Just that really. We have a very much loved elderly dog, whom we (sadly) inherited. I would love my dog to have some company, I would love to have a dog that I could walk for miles, and I think the kids would love it.

So the stumbling block is DH. He will worry about wee on carpets. He will not want the responsibility. What can I do to talk him round?

It's come to a head because the breeder of our elderly pooch has new puppies. I cannot tell you how much I would like one. Give me some killer arguments ...

YoureBeingASillyBilly Mon 16-Dec-13 22:40:31

Tell him it will babysit the dcs so you two can go out? grin

LEMoncehadacatcalledSANTA Mon 16-Dec-13 22:43:16

Get an older, rescue dog that is house trained smile sorted.

Earningsthread Mon 16-Dec-13 22:47:21

We have no carpets downstairs - only on the stairs and in the bedrooms - surely this is helpful?

I like the rescue dog idea - all previous dogs have been rescued - but they can come with problems (I still have the scars) and they are not puppies and I love the idea of having a pup.

FirstOnRecallDay Mon 16-Dec-13 22:56:23

Plonk the cutest teeniest lickest puppy on his lap and say "SURPRISEEEE!" grin

whereisshe Mon 16-Dec-13 22:59:01

You can't trust people who don't find puppies adorable. This is a well-known fact. Tell him that grin

Whoknowswhocares Mon 16-Dec-13 23:00:59

So don't let pup upstairs......wee on carpet problem solved wink

HoFuckingHoFuckingHoneydragon Mon 16-Dec-13 23:01:28

Have you consulted resident dog on this? I think possibly if you can get resident content dog to learn to talk, then persuade resident dog to use its amazing new powers not to demand sausages, but instead agree to general upheaval to the status quo, and acquiesce to being nipped, battered and generally harangued you may be in with a chance of persuading your husband.

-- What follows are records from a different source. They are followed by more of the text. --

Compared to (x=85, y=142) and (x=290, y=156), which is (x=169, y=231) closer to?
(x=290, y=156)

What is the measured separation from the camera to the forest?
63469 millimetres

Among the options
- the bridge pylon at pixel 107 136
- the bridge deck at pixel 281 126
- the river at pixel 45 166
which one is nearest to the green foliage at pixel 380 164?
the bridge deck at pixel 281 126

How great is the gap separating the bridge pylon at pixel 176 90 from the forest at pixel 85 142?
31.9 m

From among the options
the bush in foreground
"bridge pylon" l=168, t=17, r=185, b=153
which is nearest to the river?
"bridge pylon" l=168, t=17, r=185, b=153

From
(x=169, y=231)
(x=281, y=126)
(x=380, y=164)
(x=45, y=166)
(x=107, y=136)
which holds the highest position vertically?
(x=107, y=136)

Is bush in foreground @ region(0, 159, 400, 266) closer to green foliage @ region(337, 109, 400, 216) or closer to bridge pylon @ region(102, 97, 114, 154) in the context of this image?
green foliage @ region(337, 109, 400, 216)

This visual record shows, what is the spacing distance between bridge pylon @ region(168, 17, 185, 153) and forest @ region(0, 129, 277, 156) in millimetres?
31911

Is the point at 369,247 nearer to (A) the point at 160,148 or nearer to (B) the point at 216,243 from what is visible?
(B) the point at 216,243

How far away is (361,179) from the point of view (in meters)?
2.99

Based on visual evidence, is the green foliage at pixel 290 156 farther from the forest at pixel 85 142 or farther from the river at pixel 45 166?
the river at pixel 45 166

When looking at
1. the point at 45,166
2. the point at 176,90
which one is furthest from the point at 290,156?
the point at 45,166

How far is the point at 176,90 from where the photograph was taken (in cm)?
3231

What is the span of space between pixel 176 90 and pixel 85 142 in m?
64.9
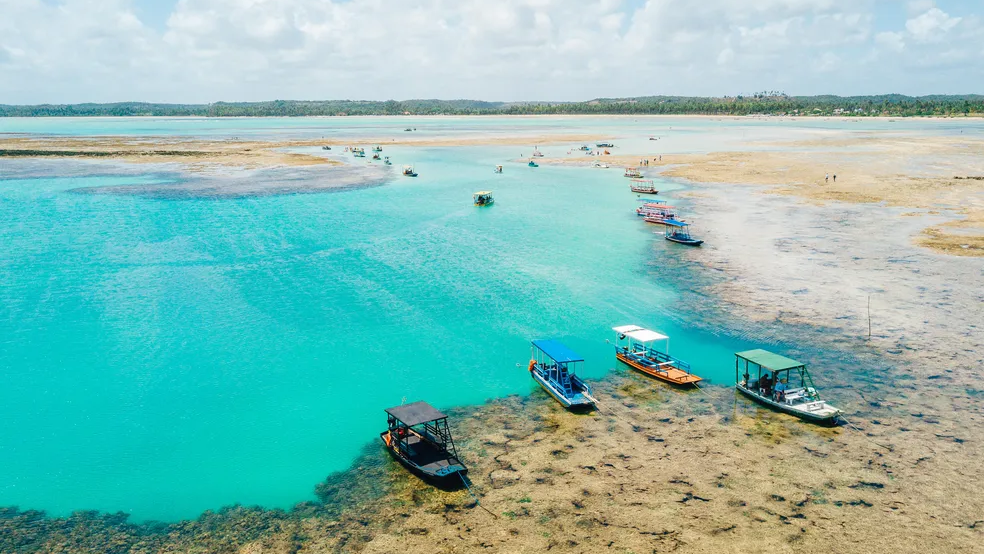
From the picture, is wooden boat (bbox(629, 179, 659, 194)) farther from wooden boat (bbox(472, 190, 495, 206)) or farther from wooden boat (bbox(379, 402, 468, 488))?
wooden boat (bbox(379, 402, 468, 488))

Earningsthread Mon 16-Dec-13 23:22:04

Resident dog is on board with the idea. She has signified acceptance, and will mentor the pup (her great, great nephew incidentally). It is true that when I asked her, I did have a gigantic piece of ham in my hand.

Whoknowswhocares Mon 16-Dec-13 23:26:42

Right then, arm self with even more gigantic piece of ham. Teach dog to nod.
Ask dog for opinion on new pup in front of OH.
Job done.

D0oinMeCleanin Mon 16-Dec-13 23:31:36

I wouldn't get a puppy with an elderly dog, it's just not fair on the older dog who will be need peace and attention soon, not a lively youngster pestering her.

Not all rescue dogs are damaged. We've had more lovely, balanced fosters than we've had difficult dogs. Why not foster an oldie from oldies club and do the whole the puppy thing later. Your older dog will thank you for it.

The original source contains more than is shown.